*** Begin section ***
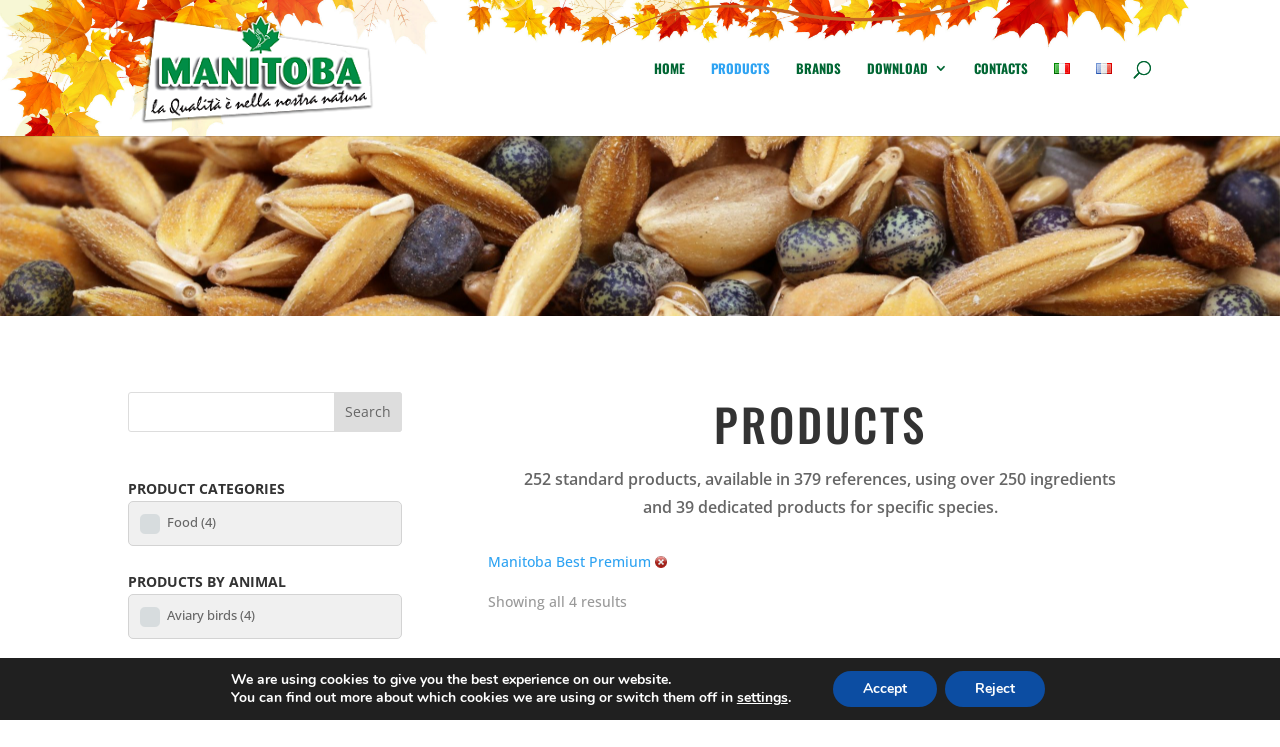

--- FILE ---
content_type: text/css
request_url: https://www.manitoba.eu/wp-content/themes/divi-child/style.css?ver=4.27.4
body_size: 1470
content:
/*
 Theme Name:     Divi Child
 Theme URI:      https://www.elegantthemes.com/gallery/divi/
 Description:    Divi Child Theme
 Author:         Elegant Themes
 Author URI:     https://www.elegantthemes.com
 Template:       Divi
 Version:        1.0.0
*/
 
 
/* =Theme customization starts here
------------------------------------------------------- */
/*
@media all and (min-width: 981px) {
}
*/


 header#main-header {
    background-image: url(img/leaves.jpg);
    background-size: auto 100%;
   background-repeat: no-repeat;
    background-position: top left;
}

.single-product {
    font-family: 'Oswald',Helvetica,Arial,Lucida,sans-serif;
}

.woocommerce-product-details__short-description {
    margin-bottom:30px;
}

.woocommerce-product-details__short-description p,
.woocommerce-Tabs-panel p {
    font-size: 16px;
    font-weight: 400;
}

/* Remove WooCommerce Sidebar */ 
body.woocommerce .entry-summary,body.woocommerce .woocommerce-product-gallery{padding-bottom:45px;}
.single-product #main-content .container:before,body.woocommerce-page #main-content .container:before{display:none;}
.single-product #left-area,body.woocommerce-page #left-area{width:100%;padding:0px !important;}

#et-top-navigation a.et-cart-info {
    display:none;
}


/* personalizzazioni filtri */

.et_pb_widget_area_left {
    border-right: none;
}

.widget.widget-woof .woof_list li {
	padding-bottom:0px !important;
}

.widget.widget-woof .woof_block_html_items {
	border: 1px solid lightgrey;
	background-color: #f0f0f0;
    padding: 5px 8px 7px;
    border-radius: 5px;
	margin-bottom: 15px;
}

.widget.widget-woof h4 {
	font-size: 14px;
    text-transform: uppercase;
    font-weight: bold;
	padding-bottom:5px;
}

.woof_list label {
	font-size: 13px;
}


/* personalizzazioni griglia */

.woocommerce ul.products {
	padding-top:30px;
}

.et_shop_image {
	display: table-cell;
    height: 350px;
    vertical-align: middle;
}

.woocommerce-ordering {
  display: none;
}

h2.woocommerce-loop-category__title {
    text-align: center;
}

/* generali e menu */

.nav li ul {
	border-top: 3px solid #006633;
}

.home-blog a.more-link{
	color: #ffffff!important;
    border-width: 10px!important;
    border-color: rgba(0,0,0,0);
    border-radius: 30px;
    letter-spacing: 2px;
    font-size: 14px;
    font-family: 'Open Sans',Helvetica,Arial,Lucida,sans-serif!important;
    font-weight: 700!important;
    text-transform: uppercase!important;
    background-color: #008d46;
	padding: 5px 10px;
    margin-top: 15px;
    display: inline-block;
}

.et_pb_section_5 .et_pb_text_3 a,
.et_pb_section_3  .et_pb_text_3 a ,
.et_pb_section_1 .et_pb_text_2 a {
	line-height:0;
}

/* area protetta da password */

.et_password_protected_form {
	padding: 50px 15%;
}

.et_password_protected_form .et_submit_button {
	margin-bottom:50px;
}


/* Large screens (1405px upwards) */
@media only screen and ( min-width: 1405px ) { 
    /* your css goes here */
}

/* Laptops and desktops (1100-1405px) */
@media only screen and ( min-width: 1100px ) and ( max-width: 1405px) { 
    .et_shop_image img {
		max-height: 330px;
	}
}

/* Tablets in landscape mode (981-1100px) */
@media only screen and ( min-width: 981px ) and ( max-width: 1100px ) { 
    .et_pb_fullwidth_slider_0 .et_pb_slide_description {
		padding-top: 150px !important;
		padding-bottom: 150px !important;
	}
	
	.et_pb_slider.et_pb_module .et_pb_slides .et_pb_slide_description a.et_pb_button.et_pb_more_button {
		font-size: 30px;
	}
	
	.et_shop_image {
		height: 270px;
	}
}

/* Tablets in portrait mode (768-980px) */
@media only screen and ( min-width: 768px ) and ( max-width: 980px ) {

    .et_pb_fullwidth_slider_0 .et_pb_slide_description {
		padding-top: 300px !important;
		padding-bottom: 200px !important;
	}
	
	div#search-3 {
		width: 100%;
	}
}

/* Smartphones in landscape mode (480-768px) */
@media only screen and ( min-width: 480px ) and ( max-width: 767px ) {

    .et_pb_fullwidth_slider_0 .et_pb_slide_description {
		padding-top: 85px !important;
		padding-bottom: 35px !important;
	}
	
	.et_pb_slider.et_pb_module .et_pb_slides .et_pb_slide_description h2.et_pb_slide_title a {
		font-size: 35px!important;
	}
	
	.et_pb_slider.et_pb_module .et_pb_slides .et_pb_slide_description h2.et_pb_slide_title  {
		line-height: 35px;
	}
	
	.et_pb_slider.et_pb_module .et_pb_slides .et_pb_slide_description a.et_pb_button.et_pb_more_button {
		font-size: 20px;
	}
	
	.piede {
		background-position: top right !important;
	}
	
	.prodotti-home .et_pb_cta_0.et_pb_promo h2,
	.prodotti-home .et_pb_cta_1.et_pb_promo h2 {
		font-size:35px !important;
	}
	
	.page-id-7833  .et_pb_text_0 h1,
	.page-id-7833 .et_pb_text_1 h2,
	.page-id-8181  .et_pb_text_0 h1,
	.page-id-8181 .et_pb_text_1 h2,
	.page-id-8219  .et_pb_text_0 h1,
	.page-id-8219 .et_pb_text_1 h2	{
		font-size:28px !important;
	}
	
	.page-id-7833 .et_pb_row_0.et_pb_row,
	.page-id-8181 .et_pb_row_0.et_pb_row,
	.page-id-8219 .et_pb_row_0.et_pb_row 	{
		margin-bottom: 0px!important;
	}
	
	.page-id-7833 .et_pb_section_0.et_pb_section,
	.page-id-8181 .et_pb_section_0.et_pb_section,
	.page-id-8219 .et_pb_section_0.et_pb_section	{
		padding-top: 0px;
		padding-bottom:0px;
	}
}

/* Smartphones in portrait mode (0-479px) */
@media only screen and ( max-width: 479px ) {

    .et_pb_fullwidth_slider_0 .et_pb_slide_description {
		padding-top: 0 !important;
		padding-bottom: 15px !important;
	}
	
	.et_pb_slider.et_pb_module .et_pb_slides .et_pb_slide_description h2.et_pb_slide_title a {
		font-size: 28px!important;
	}
	
	.et_pb_slider.et_pb_module .et_pb_slides .et_pb_slide_description h2.et_pb_slide_title  {
		line-height: 28px;
	}
	
	.et_pb_slider.et_pb_module .et_pb_slides .et_pb_slide_description a.et_pb_button.et_pb_more_button {
		font-size: 16px;
	}
	
	.apertura h1 {
		font-size: 25px !important;
	}
	
	.page-id-8330 .et_pb_section_1,
	.page-id-75	.et_pb_section_1,
	.page-id-267 .et_pb_section_1 {
		padding:0px;
	}
	
	.piede {
		background-position: top right !important;
	}
	
	.prodotti-home {
		padding-top:15px !important;
	}
	
	.prodotti-home .et_pb_column {
		padding-top:15px !important;
	}
	
	.prodotti-home .et_pb_cta_0.et_pb_promo h2,
	.prodotti-home .et_pb_cta_1.et_pb_promo h2 {
		font-size:35px !important;
	}
	
	.page-id-7833  .et_pb_text_0 h1,
	.page-id-7833 .et_pb_text_1 h2,
	.page-id-8181  .et_pb_text_0 h1,
	.page-id-8181 .et_pb_text_1 h2,
	.page-id-8219  .et_pb_text_0 h1,
	.page-id-8219 .et_pb_text_1 h2	{
		font-size:28px !important;
	}
	
	.page-id-7833 .et_pb_row_0.et_pb_row,
	.page-id-8181 .et_pb_row_0.et_pb_row,
	.page-id-8219 .et_pb_row_0.et_pb_row 	{
		margin-bottom: 0px!important;
	}
	
	.page-id-7833 .et_pb_section_0.et_pb_section,
	.page-id-8181 .et_pb_section_0.et_pb_section,
	.page-id-8219 .et_pb_section_0.et_pb_section	{
		padding-top: 0px;
		padding-bottom:0px;
	}
	
	.page-id-7949 .et_pb_text_0 h1,
	.page-id-8261 .et_pb_text_0 h1,
	.page-id-8270 .et_pb_text_0 h1,
	.page-id-8278 .et_pb_text_0 h1,
	.page-id-8283 .et_pb_text_0 h1,
	.page-id-8287 .et_pb_text_0 h1	{
		font-size:28px !important;
	}
	
	.page-id-7949 .et_pb_row_1.et_pb_row,
	.page-id-8261 .et_pb_row_1.et_pb_row,
	.page-id-8270 .et_pb_row_1.et_pb_row 	{
		padding-top: 0px !important;
	}
	
	.et_shop_image {
		height: 250px;
	}
}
*** End section ***
Search the entries above for the string "mode", and report each line where it occurs.

/* Tablets in landscape mode (981-1100px) */
/* Tablets in portrait mode (768-980px) */
/* Smartphones in landscape mode (480-768px) */
/* Smartphones in portrait mode (0-479px) */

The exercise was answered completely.